La ministre de la Pêche et de l’Économie maritime a voulu, à quelques encablures du Grand Magal, se donner un visage bienveillant auprès des fidèles de Touba. L’intention était louable : rassurer la cité religieuse sur l’approvisionnement en poisson, denrée aussi essentielle que le riz au menu des pèlerins. Mais c’est peu dire que l’opération séduction s’est muée en séance de grammaire punitive, filmée, commentée, et déjà solidement installée dans les archives du bad buzz national.

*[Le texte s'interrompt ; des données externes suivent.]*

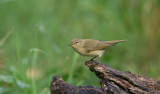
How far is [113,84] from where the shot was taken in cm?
421

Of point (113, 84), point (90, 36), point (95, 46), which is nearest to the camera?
point (113, 84)

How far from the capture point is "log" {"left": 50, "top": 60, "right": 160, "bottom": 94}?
4202mm

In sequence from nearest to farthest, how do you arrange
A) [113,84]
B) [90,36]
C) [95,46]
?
[113,84] < [95,46] < [90,36]

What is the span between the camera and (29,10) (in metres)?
9.63

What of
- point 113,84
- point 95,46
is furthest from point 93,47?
point 113,84

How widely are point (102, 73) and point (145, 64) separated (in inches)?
136

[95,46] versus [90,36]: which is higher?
[90,36]

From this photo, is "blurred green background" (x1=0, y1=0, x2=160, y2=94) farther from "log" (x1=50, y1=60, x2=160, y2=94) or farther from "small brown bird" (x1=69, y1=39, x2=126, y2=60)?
"log" (x1=50, y1=60, x2=160, y2=94)

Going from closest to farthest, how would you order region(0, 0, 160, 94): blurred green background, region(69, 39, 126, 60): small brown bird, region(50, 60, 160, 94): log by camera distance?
region(50, 60, 160, 94): log < region(69, 39, 126, 60): small brown bird < region(0, 0, 160, 94): blurred green background

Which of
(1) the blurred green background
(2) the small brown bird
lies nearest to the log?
(2) the small brown bird

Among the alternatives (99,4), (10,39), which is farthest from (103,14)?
(10,39)

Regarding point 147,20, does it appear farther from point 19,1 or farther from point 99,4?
point 19,1

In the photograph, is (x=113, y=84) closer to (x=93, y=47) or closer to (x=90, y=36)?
(x=93, y=47)

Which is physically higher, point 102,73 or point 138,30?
point 138,30
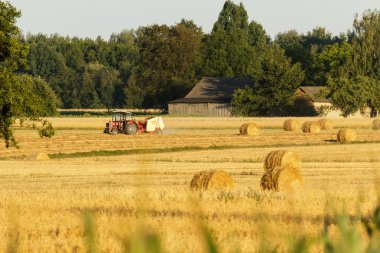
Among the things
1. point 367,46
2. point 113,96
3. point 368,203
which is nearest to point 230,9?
point 113,96

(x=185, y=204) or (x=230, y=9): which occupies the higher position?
(x=230, y=9)

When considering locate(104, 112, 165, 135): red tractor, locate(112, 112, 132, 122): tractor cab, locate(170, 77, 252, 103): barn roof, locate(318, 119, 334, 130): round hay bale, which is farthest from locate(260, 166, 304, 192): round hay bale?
locate(170, 77, 252, 103): barn roof

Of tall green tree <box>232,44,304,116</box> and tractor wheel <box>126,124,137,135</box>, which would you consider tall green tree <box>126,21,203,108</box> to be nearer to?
tall green tree <box>232,44,304,116</box>

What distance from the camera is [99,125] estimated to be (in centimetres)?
8800

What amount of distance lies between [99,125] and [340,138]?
32749 mm

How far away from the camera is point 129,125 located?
214 feet

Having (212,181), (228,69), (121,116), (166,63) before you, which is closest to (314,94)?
(228,69)

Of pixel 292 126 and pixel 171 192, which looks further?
pixel 292 126

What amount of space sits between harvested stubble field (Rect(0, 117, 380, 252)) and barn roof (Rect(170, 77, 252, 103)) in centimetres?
4878

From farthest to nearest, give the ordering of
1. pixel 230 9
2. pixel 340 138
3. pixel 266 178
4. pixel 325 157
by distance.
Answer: pixel 230 9 → pixel 340 138 → pixel 325 157 → pixel 266 178

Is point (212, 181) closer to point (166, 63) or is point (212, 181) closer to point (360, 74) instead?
point (360, 74)

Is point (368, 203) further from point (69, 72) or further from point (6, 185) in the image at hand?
point (69, 72)

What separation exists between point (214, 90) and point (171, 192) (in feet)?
349

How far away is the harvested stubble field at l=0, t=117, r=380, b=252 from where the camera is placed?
377 inches
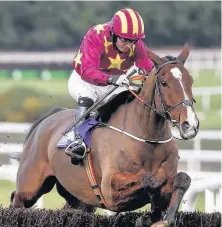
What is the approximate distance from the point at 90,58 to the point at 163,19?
1072 inches

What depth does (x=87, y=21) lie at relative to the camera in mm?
30516

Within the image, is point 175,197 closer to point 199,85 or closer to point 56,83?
point 199,85

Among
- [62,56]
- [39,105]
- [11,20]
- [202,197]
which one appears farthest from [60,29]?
[202,197]

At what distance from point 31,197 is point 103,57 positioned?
146cm

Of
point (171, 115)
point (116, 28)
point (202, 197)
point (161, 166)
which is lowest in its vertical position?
point (202, 197)

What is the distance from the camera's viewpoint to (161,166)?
6449mm

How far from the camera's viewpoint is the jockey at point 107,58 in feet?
21.7

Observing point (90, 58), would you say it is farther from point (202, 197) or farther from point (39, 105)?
point (39, 105)

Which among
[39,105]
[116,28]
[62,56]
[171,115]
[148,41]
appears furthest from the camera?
[148,41]

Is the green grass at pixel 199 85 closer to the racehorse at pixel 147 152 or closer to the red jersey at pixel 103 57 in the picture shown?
the red jersey at pixel 103 57

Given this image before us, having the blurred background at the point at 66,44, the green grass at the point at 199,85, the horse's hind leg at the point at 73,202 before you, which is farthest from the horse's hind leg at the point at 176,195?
the green grass at the point at 199,85

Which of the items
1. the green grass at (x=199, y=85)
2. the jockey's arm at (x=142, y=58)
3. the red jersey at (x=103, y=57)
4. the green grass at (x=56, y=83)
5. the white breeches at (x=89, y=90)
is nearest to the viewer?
the red jersey at (x=103, y=57)

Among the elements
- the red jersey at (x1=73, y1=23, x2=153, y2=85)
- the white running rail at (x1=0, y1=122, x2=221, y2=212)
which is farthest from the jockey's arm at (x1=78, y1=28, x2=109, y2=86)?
the white running rail at (x1=0, y1=122, x2=221, y2=212)

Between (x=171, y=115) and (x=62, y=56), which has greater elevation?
(x=171, y=115)
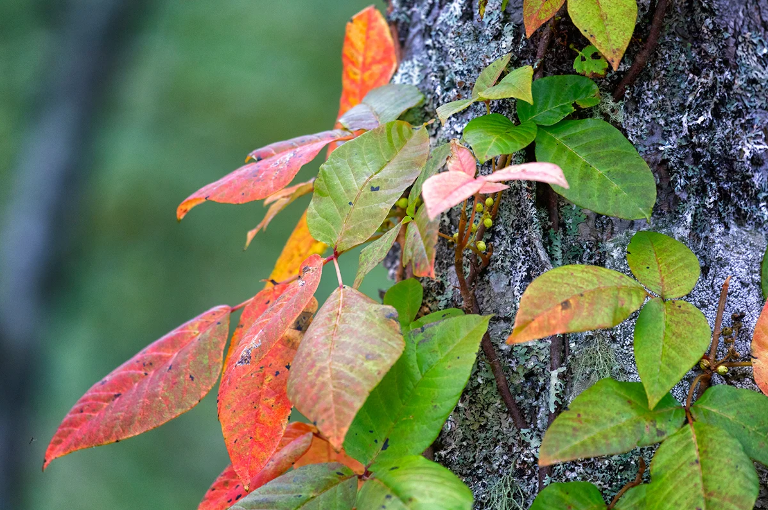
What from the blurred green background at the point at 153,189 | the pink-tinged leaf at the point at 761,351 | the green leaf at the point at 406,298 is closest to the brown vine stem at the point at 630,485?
the pink-tinged leaf at the point at 761,351

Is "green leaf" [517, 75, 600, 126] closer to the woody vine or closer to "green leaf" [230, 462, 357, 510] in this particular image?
the woody vine

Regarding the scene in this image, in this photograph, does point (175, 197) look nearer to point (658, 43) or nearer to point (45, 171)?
point (45, 171)

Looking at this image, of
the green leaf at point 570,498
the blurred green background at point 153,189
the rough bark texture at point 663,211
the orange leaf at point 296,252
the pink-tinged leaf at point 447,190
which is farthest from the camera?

Car voilà : gouverner, c’est aussi parler. Et parler, en français comme en toute langue vivante, suppose de savoir accorder ses mots avant d’accorder ses violons. Le genre grammatical, cette convention aussi vieille que la langue de Molière, s’est révélé un adversaire coriace pour l’autorité en charge des filets et des chalutiers. Le masculin et le féminin se sont télescopés dans une syntaxe improvisée, sous l’œil mi-amusé mi-consterné d’une assistance venue pour parler poisson et repartie avec un cas d’école linguistique.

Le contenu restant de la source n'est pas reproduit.